> **DATASET RECORDS**
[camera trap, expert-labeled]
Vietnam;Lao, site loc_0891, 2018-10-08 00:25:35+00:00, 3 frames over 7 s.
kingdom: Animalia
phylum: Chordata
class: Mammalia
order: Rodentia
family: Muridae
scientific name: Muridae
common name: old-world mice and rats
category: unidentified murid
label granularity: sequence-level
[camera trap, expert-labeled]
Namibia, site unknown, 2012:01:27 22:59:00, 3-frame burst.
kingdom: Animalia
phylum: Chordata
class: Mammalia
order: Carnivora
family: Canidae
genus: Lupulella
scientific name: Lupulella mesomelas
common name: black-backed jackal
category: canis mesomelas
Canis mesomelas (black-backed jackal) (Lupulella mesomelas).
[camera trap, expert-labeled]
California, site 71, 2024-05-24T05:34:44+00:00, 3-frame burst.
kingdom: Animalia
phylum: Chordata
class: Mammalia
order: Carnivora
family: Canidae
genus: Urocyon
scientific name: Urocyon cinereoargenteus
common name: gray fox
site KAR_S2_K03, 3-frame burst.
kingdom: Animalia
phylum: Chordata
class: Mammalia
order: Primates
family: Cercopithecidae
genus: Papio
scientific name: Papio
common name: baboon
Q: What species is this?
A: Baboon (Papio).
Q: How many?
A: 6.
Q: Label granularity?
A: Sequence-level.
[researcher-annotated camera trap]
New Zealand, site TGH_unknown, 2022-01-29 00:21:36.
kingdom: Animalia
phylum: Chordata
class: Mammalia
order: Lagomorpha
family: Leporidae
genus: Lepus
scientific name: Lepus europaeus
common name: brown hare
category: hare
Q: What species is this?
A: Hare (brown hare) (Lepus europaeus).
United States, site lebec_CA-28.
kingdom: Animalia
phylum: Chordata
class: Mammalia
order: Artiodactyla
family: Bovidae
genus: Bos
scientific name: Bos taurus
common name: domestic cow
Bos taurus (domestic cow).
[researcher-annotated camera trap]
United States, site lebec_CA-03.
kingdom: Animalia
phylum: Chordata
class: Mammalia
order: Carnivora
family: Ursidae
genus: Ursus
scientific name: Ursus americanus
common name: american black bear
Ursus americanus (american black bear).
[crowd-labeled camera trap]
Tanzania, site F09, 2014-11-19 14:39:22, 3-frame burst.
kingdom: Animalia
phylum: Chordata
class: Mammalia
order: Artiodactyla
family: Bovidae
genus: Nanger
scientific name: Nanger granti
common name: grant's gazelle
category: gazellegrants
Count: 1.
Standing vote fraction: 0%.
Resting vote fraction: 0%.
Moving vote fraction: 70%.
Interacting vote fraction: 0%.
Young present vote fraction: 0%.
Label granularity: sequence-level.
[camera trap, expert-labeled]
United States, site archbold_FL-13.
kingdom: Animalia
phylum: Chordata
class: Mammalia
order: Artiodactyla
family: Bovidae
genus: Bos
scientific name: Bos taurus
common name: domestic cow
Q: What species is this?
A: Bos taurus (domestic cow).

> **WORK ITEM**
Copy the lines from the one with "family: Ursidae" through the last line of the material above, exactly as they are and with no others.

> **RESPONSE**
family: Ursidae
genus: Ursus
scientific name: Ursus americanus
common name: american black bear
Ursus americanus (american black bear).
[crowd-labeled camera trap]
Tanzania, site F09, 2014-11-19 14:39:22, 3-frame burst.
kingdom: Animalia
phylum: Chordata
class: Mammalia
order: Artiodactyla
family: Bovidae
genus: Nanger
scientific name: Nanger granti
common name: grant's gazelle
category: gazellegrants
Count: 1.
Standing vote fraction: 0%.
Resting vote fraction: 0%.
Moving vote fraction: 70%.
Interacting vote fraction: 0%.
Young present vote fraction: 0%.
Label granularity: sequence-level.
[camera trap, expert-labeled]
United States, site archbold_FL-13.
kingdom: Animalia
phylum: Chordata
class: Mammalia
order: Artiodactyla
family: Bovidae
genus: Bos
scientific name: Bos taurus
common name: domestic cow
Q: What species is this?
A: Bos taurus (domestic cow).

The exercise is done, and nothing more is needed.